PhD Defense by Yimeng Zhao
Title: Mitigating Interconnect and End Host Congestion in Modern Networks
School of Computer Science
College of Computing
Georgia Institute of Technology
Date: Tuesday, June 9, 2020
Time: 1:00 PM-3:00 PM (EST)
**Note: this defense is remote-only due to the institute's guidelines on COVID-19**
Dr. Mostafa H. Ammar (Co-advisor), School of Computer Science, Georgia Institute of Technology
Dr. Ellen W. Zegura (Co-advisor), School of Computer Science, Georgia Institute of Technology
Dr. Jun (Jim) Xu, School of Computer Science, Georgia Institute of Technology
Dr. Ashutosh Dhekne, School of Computer Science, Georgia Institute of Technology
Dr. Douglas M. Blough, School of Electrical and Computer Engineering, Georgia Institute of Technology
One of the most critical building blocks of the Internet is the mechanism to mitigate congestion. While the TCP congestion control has served its purpose well in the last decades, the last few years saw a significant increase in new applications and user demand, posing new challenges for handling congestion. In this proposal, we explore new abstractions and framework that allow for improved solutions, both in inter-AS connects and on end hosts in datacenters, to mitigate congestion.
To mitigate inter-AS congestion, we develop Unison, a framework that allows an ISP to jointly optimize its intra-domain routes and inter-domain routes, in collaboration with content providers. The basic idea is to provide the ISP operator and the neighbors of the ISP with an abstraction of the ISP network in the form of a virtual switch (vSwitch). Unison allows the ISP to provide hints to its neighbors, suggesting alternative routes that can improve their performance. We investigate how the vSwitch abstraction can be used to maximize the throughput of the ISP.
To mitigate end-host congestion in datacenter networks, we start from developing a backpressure mechanism for queuing architecture in congested end hosts to cope with tens of thousands of flows. We show that current end-host mechanisms can lead to high CPU utilization, high tail latency, and low throughput in cases of congestion of egress traffic. We introduce the design, implementation, and evaluation of zero-drop networking (zD) stack, a new architecture for handling congestion of scheduled buffers.

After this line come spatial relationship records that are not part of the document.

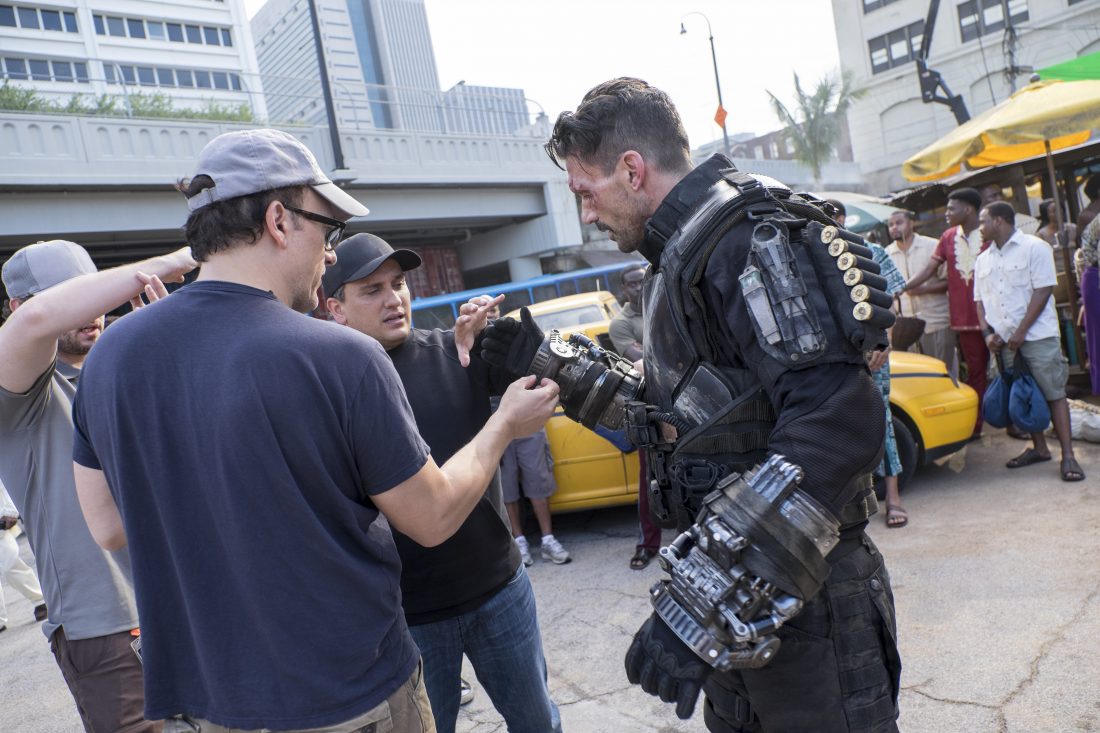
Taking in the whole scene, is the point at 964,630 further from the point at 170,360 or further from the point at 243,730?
the point at 170,360

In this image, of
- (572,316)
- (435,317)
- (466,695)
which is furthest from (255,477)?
(435,317)

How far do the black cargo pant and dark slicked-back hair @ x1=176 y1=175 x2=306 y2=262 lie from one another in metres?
1.49

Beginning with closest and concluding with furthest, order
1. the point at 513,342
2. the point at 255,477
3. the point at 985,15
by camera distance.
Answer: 1. the point at 255,477
2. the point at 513,342
3. the point at 985,15

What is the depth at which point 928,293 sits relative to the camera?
277 inches

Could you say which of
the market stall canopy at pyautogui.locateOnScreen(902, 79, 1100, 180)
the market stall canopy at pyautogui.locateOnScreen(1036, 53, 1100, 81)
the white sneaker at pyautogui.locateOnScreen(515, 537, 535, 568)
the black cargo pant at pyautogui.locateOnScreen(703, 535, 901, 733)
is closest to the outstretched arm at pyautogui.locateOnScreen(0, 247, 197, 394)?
the black cargo pant at pyautogui.locateOnScreen(703, 535, 901, 733)

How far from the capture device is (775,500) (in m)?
1.46

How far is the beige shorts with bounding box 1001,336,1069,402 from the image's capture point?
5.36 m

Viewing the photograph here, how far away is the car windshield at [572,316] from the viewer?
7281 millimetres

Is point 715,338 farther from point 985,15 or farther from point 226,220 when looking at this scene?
point 985,15

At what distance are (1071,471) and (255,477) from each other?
18.8 ft

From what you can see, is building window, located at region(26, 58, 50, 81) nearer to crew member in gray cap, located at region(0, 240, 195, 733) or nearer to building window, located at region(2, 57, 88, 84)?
building window, located at region(2, 57, 88, 84)

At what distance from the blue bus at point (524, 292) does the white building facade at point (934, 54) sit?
17267mm

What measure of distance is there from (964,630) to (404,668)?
3.08m

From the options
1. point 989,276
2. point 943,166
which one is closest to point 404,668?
point 989,276
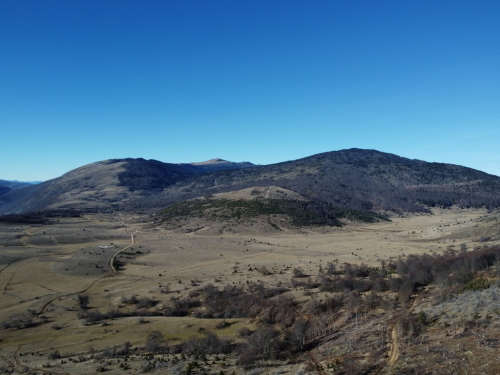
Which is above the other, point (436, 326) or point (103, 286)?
point (436, 326)

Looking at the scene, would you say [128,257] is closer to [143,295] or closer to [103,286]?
[103,286]

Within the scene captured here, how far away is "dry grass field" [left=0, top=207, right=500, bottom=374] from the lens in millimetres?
24812

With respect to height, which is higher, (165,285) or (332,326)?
(332,326)

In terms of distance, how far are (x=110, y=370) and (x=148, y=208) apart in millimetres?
167921

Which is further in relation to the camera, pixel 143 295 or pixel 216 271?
pixel 216 271

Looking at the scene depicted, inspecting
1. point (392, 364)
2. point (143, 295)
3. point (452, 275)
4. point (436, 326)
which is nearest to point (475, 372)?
point (392, 364)

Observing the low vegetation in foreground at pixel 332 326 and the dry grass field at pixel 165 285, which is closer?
the low vegetation in foreground at pixel 332 326

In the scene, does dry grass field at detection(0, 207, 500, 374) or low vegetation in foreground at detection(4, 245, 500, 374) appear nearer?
low vegetation in foreground at detection(4, 245, 500, 374)

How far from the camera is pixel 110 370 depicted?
23906 mm

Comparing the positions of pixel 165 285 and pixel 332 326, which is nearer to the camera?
pixel 332 326

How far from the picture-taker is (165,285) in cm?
5069

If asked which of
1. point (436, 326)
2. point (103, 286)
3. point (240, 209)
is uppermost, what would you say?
point (240, 209)

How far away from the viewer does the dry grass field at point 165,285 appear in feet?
81.4

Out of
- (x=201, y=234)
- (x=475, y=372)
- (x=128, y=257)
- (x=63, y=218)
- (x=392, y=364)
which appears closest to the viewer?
(x=475, y=372)
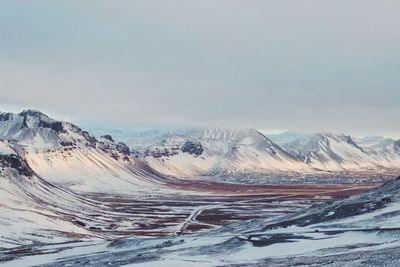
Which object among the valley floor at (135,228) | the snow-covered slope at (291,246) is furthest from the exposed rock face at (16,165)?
the snow-covered slope at (291,246)

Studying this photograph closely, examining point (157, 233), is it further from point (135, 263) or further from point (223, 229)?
point (135, 263)

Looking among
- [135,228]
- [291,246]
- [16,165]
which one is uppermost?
[16,165]

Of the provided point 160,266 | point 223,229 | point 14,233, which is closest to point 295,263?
point 160,266

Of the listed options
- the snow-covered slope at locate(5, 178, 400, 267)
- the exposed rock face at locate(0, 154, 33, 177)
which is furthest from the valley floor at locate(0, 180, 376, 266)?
the exposed rock face at locate(0, 154, 33, 177)

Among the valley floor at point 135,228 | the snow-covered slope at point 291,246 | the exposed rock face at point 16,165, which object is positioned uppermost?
the exposed rock face at point 16,165

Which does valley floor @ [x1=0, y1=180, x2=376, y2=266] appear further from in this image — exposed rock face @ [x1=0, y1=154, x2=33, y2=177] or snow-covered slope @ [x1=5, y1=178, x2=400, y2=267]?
exposed rock face @ [x1=0, y1=154, x2=33, y2=177]

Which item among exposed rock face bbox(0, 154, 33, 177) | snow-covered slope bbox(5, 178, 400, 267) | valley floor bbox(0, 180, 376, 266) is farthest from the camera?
exposed rock face bbox(0, 154, 33, 177)

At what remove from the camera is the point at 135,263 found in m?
61.8

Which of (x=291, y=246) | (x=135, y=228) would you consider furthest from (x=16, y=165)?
(x=291, y=246)

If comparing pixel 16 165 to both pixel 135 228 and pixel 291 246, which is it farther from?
pixel 291 246

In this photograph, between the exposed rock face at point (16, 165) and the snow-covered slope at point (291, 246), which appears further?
the exposed rock face at point (16, 165)

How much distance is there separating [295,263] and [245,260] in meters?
6.69

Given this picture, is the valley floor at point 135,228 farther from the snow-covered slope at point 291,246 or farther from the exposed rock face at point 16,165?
the exposed rock face at point 16,165

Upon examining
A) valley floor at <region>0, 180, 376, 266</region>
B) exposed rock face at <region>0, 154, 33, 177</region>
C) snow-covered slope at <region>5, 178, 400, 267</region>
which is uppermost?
exposed rock face at <region>0, 154, 33, 177</region>
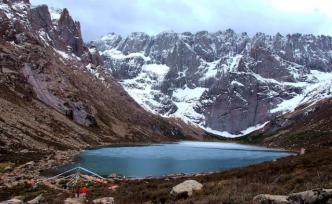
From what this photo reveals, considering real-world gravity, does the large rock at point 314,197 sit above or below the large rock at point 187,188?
above

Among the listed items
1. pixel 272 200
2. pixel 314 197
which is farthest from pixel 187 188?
pixel 314 197

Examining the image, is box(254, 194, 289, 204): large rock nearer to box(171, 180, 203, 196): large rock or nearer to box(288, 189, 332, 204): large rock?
box(288, 189, 332, 204): large rock

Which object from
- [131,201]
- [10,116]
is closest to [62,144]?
[10,116]

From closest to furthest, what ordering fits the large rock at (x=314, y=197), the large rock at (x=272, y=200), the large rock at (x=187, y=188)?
the large rock at (x=314, y=197) → the large rock at (x=272, y=200) → the large rock at (x=187, y=188)

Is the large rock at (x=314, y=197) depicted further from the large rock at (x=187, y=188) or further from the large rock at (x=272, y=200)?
the large rock at (x=187, y=188)

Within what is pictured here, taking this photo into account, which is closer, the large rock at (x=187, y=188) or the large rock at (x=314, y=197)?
the large rock at (x=314, y=197)

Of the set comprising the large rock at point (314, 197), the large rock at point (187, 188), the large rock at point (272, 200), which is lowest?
the large rock at point (187, 188)

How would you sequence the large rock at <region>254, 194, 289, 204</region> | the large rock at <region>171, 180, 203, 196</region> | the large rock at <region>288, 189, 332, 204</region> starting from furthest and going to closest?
the large rock at <region>171, 180, 203, 196</region> < the large rock at <region>254, 194, 289, 204</region> < the large rock at <region>288, 189, 332, 204</region>

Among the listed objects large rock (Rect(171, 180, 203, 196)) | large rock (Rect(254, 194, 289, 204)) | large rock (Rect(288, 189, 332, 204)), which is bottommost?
large rock (Rect(171, 180, 203, 196))

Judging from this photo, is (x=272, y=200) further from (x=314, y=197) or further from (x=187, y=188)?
(x=187, y=188)

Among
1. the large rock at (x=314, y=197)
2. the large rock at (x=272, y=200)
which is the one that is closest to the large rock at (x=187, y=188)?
the large rock at (x=272, y=200)

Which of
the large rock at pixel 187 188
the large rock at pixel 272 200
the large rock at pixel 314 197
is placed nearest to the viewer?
the large rock at pixel 314 197

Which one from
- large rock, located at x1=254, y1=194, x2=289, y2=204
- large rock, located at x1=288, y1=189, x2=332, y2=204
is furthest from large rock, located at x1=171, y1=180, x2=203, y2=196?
large rock, located at x1=288, y1=189, x2=332, y2=204

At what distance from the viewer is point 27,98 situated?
182m
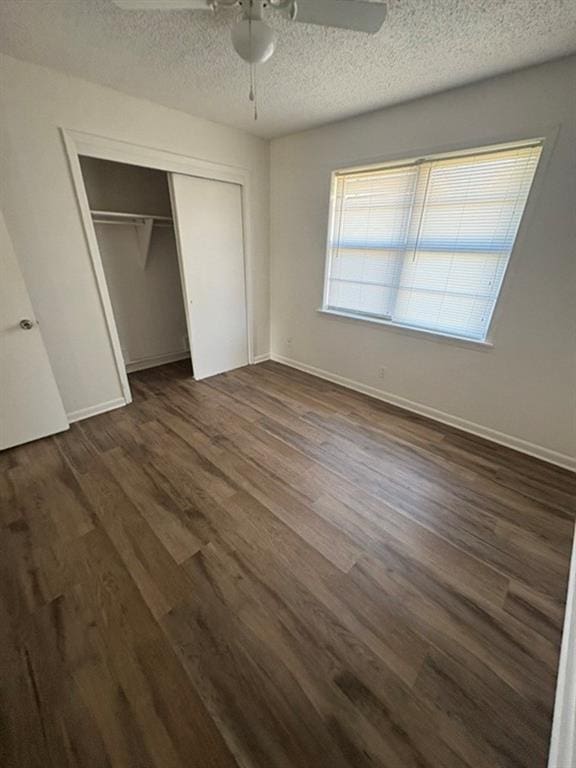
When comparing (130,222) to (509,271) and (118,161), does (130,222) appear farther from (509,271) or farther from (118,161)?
(509,271)

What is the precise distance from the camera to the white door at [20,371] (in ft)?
6.58

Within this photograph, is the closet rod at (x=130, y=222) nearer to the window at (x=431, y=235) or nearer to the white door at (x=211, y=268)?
the white door at (x=211, y=268)

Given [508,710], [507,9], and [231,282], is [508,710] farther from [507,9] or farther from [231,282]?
[231,282]

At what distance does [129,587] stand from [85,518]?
575mm

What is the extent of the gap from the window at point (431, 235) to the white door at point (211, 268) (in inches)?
43.7

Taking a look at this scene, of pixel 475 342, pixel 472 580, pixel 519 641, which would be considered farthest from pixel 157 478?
pixel 475 342

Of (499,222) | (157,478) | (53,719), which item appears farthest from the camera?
(499,222)

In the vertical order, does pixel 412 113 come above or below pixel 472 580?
above

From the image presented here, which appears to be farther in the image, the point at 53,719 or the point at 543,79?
the point at 543,79

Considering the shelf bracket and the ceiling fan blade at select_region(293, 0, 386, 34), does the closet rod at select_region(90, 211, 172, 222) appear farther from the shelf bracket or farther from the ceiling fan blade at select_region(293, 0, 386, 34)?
the ceiling fan blade at select_region(293, 0, 386, 34)

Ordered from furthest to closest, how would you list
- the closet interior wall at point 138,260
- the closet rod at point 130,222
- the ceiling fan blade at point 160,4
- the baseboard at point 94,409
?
the closet interior wall at point 138,260
the closet rod at point 130,222
the baseboard at point 94,409
the ceiling fan blade at point 160,4

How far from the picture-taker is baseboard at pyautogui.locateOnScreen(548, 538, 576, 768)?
84 cm

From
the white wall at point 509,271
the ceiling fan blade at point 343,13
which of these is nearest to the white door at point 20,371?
the ceiling fan blade at point 343,13

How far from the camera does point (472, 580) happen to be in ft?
4.66
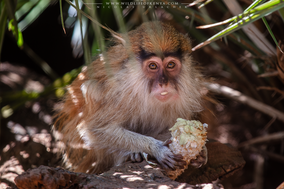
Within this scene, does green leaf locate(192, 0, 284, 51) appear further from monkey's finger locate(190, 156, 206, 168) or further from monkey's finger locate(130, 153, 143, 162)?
monkey's finger locate(130, 153, 143, 162)

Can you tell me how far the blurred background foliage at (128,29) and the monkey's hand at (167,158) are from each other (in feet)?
3.70

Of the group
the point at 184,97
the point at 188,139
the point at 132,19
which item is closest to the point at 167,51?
the point at 184,97

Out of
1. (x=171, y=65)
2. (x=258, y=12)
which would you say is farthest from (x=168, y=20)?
(x=258, y=12)

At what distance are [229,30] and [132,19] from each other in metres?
2.56

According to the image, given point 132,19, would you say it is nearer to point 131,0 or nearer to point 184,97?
point 131,0

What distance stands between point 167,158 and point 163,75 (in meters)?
0.75

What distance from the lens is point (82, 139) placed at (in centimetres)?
315

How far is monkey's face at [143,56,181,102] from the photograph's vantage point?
8.90 feet

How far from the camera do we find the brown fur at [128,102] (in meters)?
2.86

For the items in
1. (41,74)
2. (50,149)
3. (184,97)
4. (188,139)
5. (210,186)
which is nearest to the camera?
(210,186)

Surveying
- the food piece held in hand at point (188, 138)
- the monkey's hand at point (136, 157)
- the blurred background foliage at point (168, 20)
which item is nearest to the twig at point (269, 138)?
the blurred background foliage at point (168, 20)

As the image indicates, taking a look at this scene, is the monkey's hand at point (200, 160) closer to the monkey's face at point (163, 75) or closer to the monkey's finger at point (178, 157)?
the monkey's finger at point (178, 157)

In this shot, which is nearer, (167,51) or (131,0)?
(167,51)

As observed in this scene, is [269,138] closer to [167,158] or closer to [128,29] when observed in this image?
[167,158]
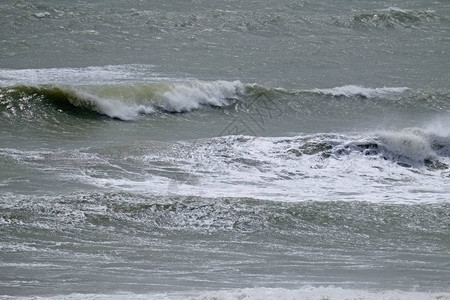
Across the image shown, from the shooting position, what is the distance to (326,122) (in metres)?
17.4

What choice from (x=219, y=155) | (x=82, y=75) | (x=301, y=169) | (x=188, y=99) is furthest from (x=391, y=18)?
(x=301, y=169)

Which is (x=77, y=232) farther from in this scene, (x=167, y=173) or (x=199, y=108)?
(x=199, y=108)

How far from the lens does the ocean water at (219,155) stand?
9.45 metres

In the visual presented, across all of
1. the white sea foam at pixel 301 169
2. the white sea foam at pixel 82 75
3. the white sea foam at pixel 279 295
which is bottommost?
the white sea foam at pixel 279 295

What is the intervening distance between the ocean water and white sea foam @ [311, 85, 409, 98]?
39 mm

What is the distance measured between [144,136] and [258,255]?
19.7 feet

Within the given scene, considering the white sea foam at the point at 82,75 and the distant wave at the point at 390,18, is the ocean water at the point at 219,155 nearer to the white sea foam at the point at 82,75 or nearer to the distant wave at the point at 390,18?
the white sea foam at the point at 82,75

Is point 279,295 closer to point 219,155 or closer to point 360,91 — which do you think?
point 219,155

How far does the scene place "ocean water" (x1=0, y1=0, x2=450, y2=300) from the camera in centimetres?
945

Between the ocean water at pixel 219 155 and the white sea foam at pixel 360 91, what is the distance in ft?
0.13

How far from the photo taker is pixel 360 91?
19.1 meters

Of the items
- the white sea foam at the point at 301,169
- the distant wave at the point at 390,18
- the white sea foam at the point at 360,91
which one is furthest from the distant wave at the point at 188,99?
the distant wave at the point at 390,18

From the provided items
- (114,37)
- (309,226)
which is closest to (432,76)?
(114,37)

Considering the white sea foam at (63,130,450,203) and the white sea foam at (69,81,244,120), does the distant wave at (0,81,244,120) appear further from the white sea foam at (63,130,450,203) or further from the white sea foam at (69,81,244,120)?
the white sea foam at (63,130,450,203)
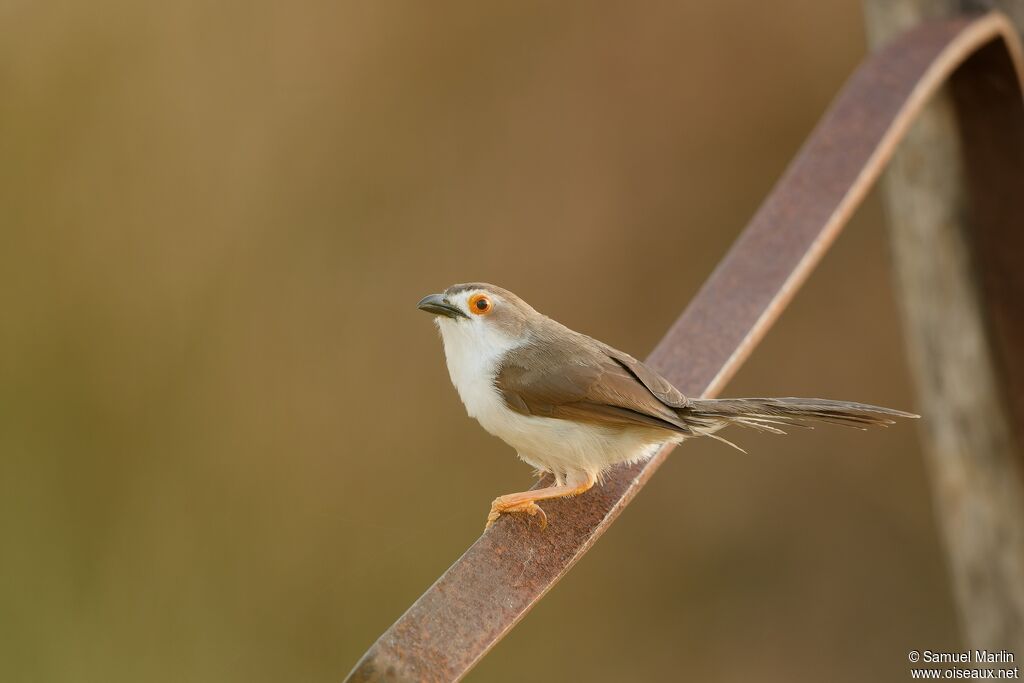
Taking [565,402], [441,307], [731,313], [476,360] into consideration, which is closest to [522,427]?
[565,402]

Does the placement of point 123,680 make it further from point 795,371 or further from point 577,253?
point 795,371

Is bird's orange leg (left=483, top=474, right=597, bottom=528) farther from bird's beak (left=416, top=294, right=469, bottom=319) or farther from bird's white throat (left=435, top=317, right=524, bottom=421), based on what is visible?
bird's beak (left=416, top=294, right=469, bottom=319)

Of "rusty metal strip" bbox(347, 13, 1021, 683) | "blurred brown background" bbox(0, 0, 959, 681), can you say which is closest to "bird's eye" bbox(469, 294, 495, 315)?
"rusty metal strip" bbox(347, 13, 1021, 683)

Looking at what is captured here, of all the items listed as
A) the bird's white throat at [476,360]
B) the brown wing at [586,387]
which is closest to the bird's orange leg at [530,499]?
the brown wing at [586,387]

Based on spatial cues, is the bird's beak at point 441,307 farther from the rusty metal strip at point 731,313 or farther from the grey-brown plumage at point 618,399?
the rusty metal strip at point 731,313

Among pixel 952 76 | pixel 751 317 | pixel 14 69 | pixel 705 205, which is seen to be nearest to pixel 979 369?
pixel 952 76

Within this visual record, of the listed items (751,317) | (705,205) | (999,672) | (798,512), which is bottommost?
(999,672)

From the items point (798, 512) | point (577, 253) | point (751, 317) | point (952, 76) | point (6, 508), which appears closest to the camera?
point (751, 317)
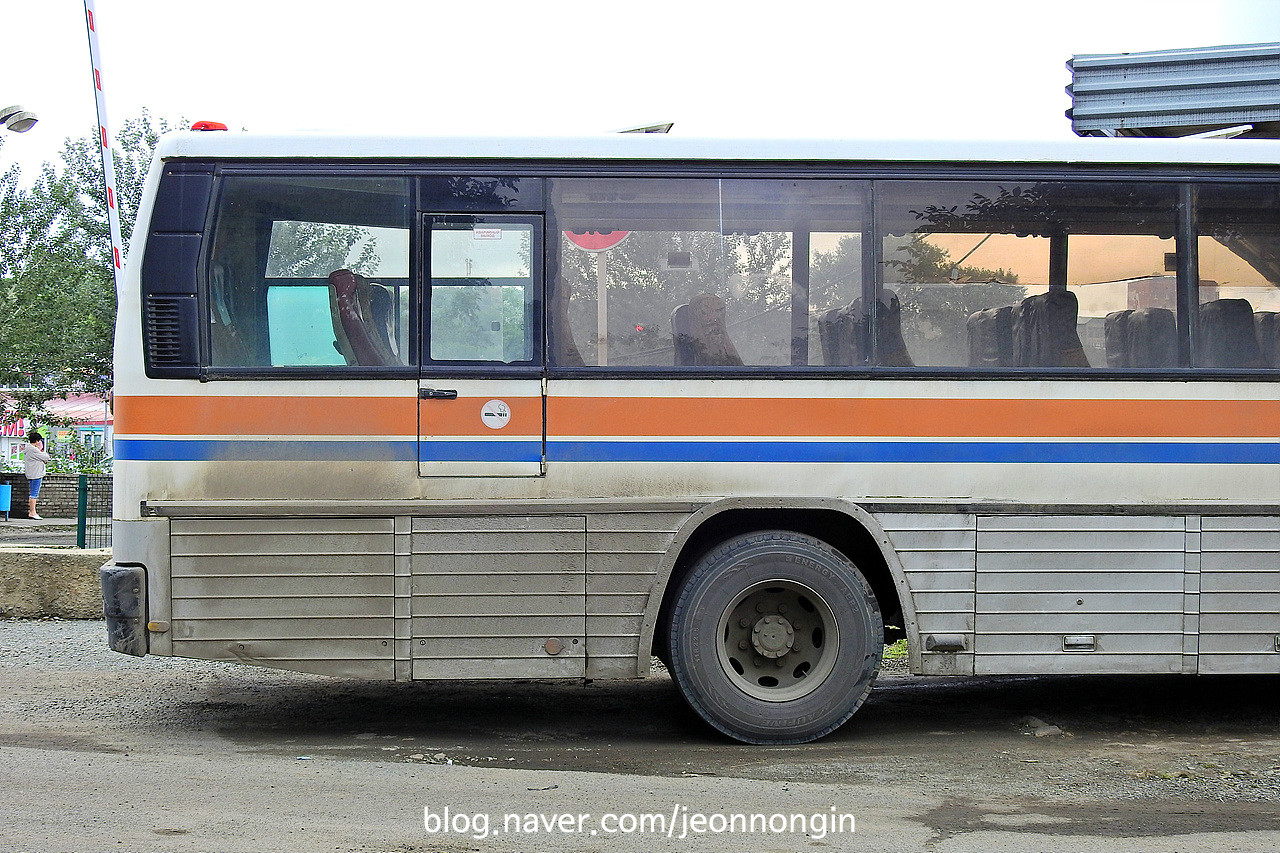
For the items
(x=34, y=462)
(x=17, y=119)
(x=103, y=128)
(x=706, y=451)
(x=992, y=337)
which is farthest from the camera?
(x=34, y=462)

Besides the queue capacity, CPU is another contended resource in datacenters. The networking stack of servers should implement flow control, congestion control, and scheduling layers that handle hundreds of thousands of simultaneously active flows, and the overhead of managing such large number of flows can be the bottleneck. We conduct a comprehensive analysis on the CPU cost of processing packets on the Linux networking stack. In particular, we define two broad categories of problems that leads to CPU inefficiency when the server needs to handle hundreds of thousands of clients. We show that these problems contribute to high CPU usage and network performance degradation in terms of aggregate throughput and RTT. Our work highlights considerations beyond packets per second for the design of future stacks that scale to millions of flows.